My encounter with this man is one of my best travel experiences. With the early morning sun just emerging from behind the decaying downtown buildings in Cali, I saw him pushing a dolly that towered with stacked cardboard, two dogs in tow. Unlike some of his counterparts who looked menacing and openly carried dangerous-looking objects — boards with protruding nails or gnarled metal bars — he appeared thoughtful as he tenderly lifted one of his dogs onto a bench before sitting down beside it. I cautiously approached and asked if I might take some photographs of the relationship he had with his dogs. Assenting, he coaxed the dogs closer.
As I moved around, looking for the right light and angle, he began to talk about the meaning of photography. He observed that photographs capture a moment in time but don’t show what came before or will come after. That they, however, immortalize a particular instant before the world changes, never to be precisely the same again. He went on to reflect upon his life and how it led up to what I was witnessing. He had once been a country person, a farmer, but alcohol had taken a toll and, to avoid the criticisms of his neighbors, he had opted for the anonymity of the city. A constant, in both environments, had been his ongoing love for and ownership of dogs. He also spoke of what his day would look like after this short break: that he had enough cardboard to make a trip to a sales point, and that he intended to use the proceeds of his haul for a meal and then continue to search for more material to sell. Before parting ways, moved by his openness and story, I asked if we could meet the following morning so that I might bring prints of the images I had taken of him and his dogs.
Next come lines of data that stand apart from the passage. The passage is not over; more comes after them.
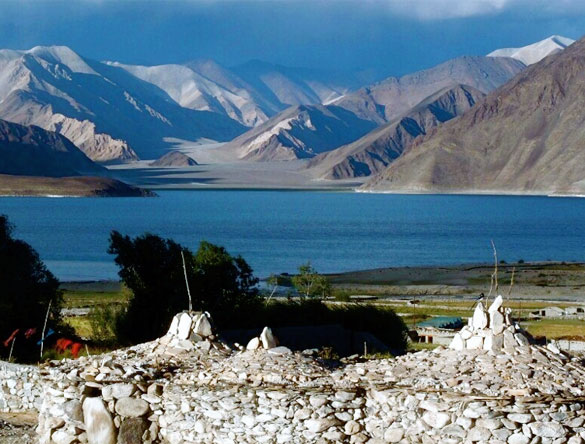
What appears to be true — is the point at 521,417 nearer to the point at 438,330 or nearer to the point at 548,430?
the point at 548,430

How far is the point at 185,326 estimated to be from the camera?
1078cm

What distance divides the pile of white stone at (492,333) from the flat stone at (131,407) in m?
2.89

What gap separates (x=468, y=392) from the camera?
8219 mm

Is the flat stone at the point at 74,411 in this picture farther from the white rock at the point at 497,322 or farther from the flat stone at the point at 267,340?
the white rock at the point at 497,322

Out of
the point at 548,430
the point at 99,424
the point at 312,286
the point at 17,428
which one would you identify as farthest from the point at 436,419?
the point at 312,286

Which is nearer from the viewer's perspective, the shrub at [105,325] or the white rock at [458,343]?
the white rock at [458,343]

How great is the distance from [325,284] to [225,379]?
5028 centimetres

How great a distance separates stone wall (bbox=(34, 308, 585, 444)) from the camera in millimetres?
8016

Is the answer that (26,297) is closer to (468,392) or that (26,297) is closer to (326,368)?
(326,368)

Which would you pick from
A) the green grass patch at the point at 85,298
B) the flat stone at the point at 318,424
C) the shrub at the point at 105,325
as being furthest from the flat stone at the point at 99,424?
the green grass patch at the point at 85,298

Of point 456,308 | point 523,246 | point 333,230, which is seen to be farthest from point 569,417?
point 333,230

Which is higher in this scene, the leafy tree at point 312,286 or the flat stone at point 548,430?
the flat stone at point 548,430

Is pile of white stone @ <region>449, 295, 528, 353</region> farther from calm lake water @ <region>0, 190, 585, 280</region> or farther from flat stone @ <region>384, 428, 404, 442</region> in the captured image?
calm lake water @ <region>0, 190, 585, 280</region>

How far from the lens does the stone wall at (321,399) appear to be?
26.3 feet
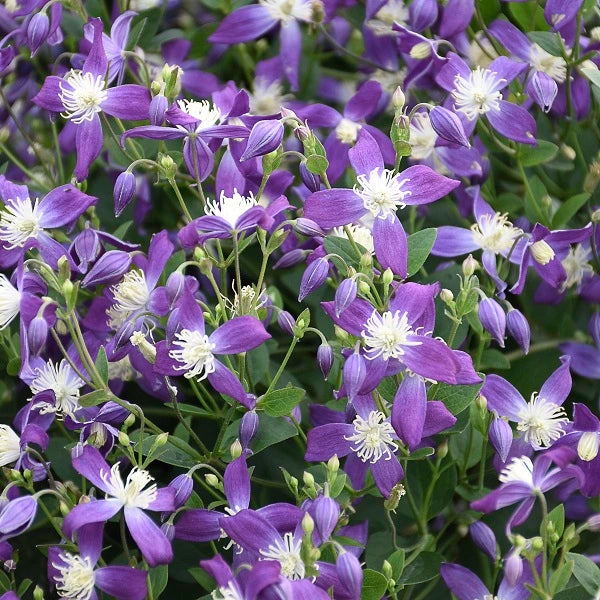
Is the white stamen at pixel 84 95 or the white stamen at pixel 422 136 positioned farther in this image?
the white stamen at pixel 422 136

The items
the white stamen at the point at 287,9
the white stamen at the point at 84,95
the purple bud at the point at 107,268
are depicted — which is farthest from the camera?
the white stamen at the point at 287,9

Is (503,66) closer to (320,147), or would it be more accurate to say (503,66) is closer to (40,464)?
(320,147)

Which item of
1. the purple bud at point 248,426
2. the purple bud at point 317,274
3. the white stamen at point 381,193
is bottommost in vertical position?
the purple bud at point 248,426

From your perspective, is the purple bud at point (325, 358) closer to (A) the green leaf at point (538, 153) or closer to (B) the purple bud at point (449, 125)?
(B) the purple bud at point (449, 125)

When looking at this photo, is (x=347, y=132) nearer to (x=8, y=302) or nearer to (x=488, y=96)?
(x=488, y=96)

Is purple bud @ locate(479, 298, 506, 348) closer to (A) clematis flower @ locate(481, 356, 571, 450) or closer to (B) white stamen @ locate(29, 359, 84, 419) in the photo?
(A) clematis flower @ locate(481, 356, 571, 450)

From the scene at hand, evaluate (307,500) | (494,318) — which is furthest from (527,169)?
(307,500)

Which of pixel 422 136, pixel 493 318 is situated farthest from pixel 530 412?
pixel 422 136

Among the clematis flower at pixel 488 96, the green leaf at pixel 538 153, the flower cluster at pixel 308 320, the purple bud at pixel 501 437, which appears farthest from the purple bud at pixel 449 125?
the purple bud at pixel 501 437
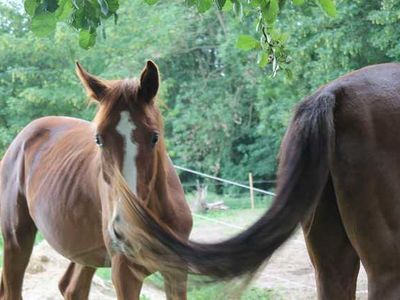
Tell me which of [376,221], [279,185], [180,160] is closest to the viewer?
[376,221]

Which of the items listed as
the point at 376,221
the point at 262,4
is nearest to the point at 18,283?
the point at 262,4

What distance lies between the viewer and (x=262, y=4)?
2.71 meters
The next morning I found him waiting in the same small plaza with his dogs. We sat together looking at the photographs I gave him as morning commuters rushed by and roaring busses emitted black exhaust. He was very pleased with the gift, and I was pleased with his response. I proposed that, if he had the time, I purchase coffees from a nearby vendor and we continue our conversation of the previous day. Before I could object, he walked over to the vendor, ordered, and reaching into a hidden pouch around his neck produced a small roll of bills and paid. The vendor looked at him, then looked at me and muttered, “Now I’ve seen it all.”
We sat together sipping our coffees and talked of city versus country life, New York vs. Cali, breeds of dogs, the relationship between people and dogs, the environmental crisis created by human overconsumption, the level of waste in the United States, recycling, and how his work of scavenging fit into the larger picture. For a brief interval, it didn’t feel like anything but the precise moment we were sharing in that specific location held any importance in the world. I felt a sense of timelessness. After perhaps an hour, the commuters thinned and he roused his dogs, who were lazily settled in a small patch of dirt at the base of a tree. We parted ways, each continuing his path into the future.